§ Exercise description:
Every entry that follows should be reproduced exactly.

☆ ☆ ☆ ☆ ☆ ☆ ☆

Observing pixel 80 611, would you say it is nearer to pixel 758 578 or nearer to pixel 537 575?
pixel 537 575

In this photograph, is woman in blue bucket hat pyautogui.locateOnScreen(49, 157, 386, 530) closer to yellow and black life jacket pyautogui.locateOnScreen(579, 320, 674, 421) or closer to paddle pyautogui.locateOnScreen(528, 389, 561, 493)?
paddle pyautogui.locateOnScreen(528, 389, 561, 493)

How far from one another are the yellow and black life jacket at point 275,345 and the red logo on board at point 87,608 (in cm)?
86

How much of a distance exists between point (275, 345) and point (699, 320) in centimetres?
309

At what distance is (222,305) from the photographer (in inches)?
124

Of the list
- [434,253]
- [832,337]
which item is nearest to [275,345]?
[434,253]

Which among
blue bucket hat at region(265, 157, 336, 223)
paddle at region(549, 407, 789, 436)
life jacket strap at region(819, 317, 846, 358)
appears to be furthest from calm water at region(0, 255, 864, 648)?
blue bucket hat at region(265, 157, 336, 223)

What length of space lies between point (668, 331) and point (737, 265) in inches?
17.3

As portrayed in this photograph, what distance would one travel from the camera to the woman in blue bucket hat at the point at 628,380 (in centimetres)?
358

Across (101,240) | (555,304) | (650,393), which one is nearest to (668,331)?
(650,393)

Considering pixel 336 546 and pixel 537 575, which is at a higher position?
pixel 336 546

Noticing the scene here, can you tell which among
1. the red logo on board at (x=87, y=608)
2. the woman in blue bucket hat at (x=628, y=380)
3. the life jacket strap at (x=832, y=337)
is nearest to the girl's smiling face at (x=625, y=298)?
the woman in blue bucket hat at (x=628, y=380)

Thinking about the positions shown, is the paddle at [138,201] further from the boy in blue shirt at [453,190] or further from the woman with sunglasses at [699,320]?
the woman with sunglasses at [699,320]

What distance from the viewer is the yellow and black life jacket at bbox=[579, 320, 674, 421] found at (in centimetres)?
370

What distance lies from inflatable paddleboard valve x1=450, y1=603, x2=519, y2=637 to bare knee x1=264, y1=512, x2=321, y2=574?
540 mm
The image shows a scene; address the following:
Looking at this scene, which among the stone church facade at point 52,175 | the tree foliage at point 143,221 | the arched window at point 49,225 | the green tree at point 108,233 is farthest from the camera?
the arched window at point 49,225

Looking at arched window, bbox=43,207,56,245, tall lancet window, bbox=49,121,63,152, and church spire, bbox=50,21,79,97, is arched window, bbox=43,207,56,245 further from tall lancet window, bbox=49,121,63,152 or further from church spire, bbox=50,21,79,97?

☆ ☆ ☆ ☆ ☆ ☆ ☆

§ Solution to the problem:
Observing pixel 80 611, would you say it is nearer to pixel 758 578 or nearer to pixel 537 575?
pixel 537 575

In this photograph, is woman in blue bucket hat pyautogui.locateOnScreen(49, 157, 386, 530) closer to yellow and black life jacket pyautogui.locateOnScreen(579, 320, 674, 421) or closer to paddle pyautogui.locateOnScreen(528, 389, 561, 493)?
paddle pyautogui.locateOnScreen(528, 389, 561, 493)

How far from one another are the yellow and black life jacket at point 275,345 and the red logo on board at point 87,608 (in cm)?
86

How much of a distance exists between point (275, 345) and point (699, 320) in centimetres?
309

At what distance is (222,305) from the photographer (in inches)?
124

Of the list
- [434,253]
- [832,337]
which item is nearest to [275,345]?
[434,253]

Which among
blue bucket hat at region(265, 157, 336, 223)
paddle at region(549, 407, 789, 436)
life jacket strap at region(819, 317, 846, 358)
appears to be furthest from calm water at region(0, 255, 864, 648)?
blue bucket hat at region(265, 157, 336, 223)

What length of space lies between point (668, 331) and point (737, 265) in inches?
17.3

As portrayed in this photograph, what distance would one travel from the camera to the woman in blue bucket hat at the point at 628,380 (in centimetres)?
358

Across (101,240) | (555,304) | (650,393), which one is nearest to (668,331)?
(650,393)

Considering pixel 336 546 and pixel 537 575, which is at a higher position?
pixel 336 546

Noticing the scene here, can you tell which among
1. the red logo on board at (x=87, y=608)
2. the woman in blue bucket hat at (x=628, y=380)
3. the life jacket strap at (x=832, y=337)
is nearest to the girl's smiling face at (x=625, y=298)?
the woman in blue bucket hat at (x=628, y=380)

Thinking about the positions shown, is the paddle at [138,201] further from the boy in blue shirt at [453,190] or further from the woman with sunglasses at [699,320]?
the woman with sunglasses at [699,320]

What distance from the viewer is the yellow and black life jacket at bbox=[579, 320, 674, 421] found at (in centimetres)?
370

What distance lies from inflatable paddleboard valve x1=450, y1=603, x2=519, y2=637 to bare knee x1=264, y1=512, x2=321, y2=574?
540 mm
The image shows a scene; address the following:
Looking at this scene, which among the stone church facade at point 52,175 | the tree foliage at point 143,221 | the arched window at point 49,225 | the green tree at point 108,233 is farthest from the camera?
the arched window at point 49,225

Looking at arched window, bbox=43,207,56,245, tall lancet window, bbox=49,121,63,152, and church spire, bbox=50,21,79,97, is arched window, bbox=43,207,56,245 further from tall lancet window, bbox=49,121,63,152 or further from church spire, bbox=50,21,79,97?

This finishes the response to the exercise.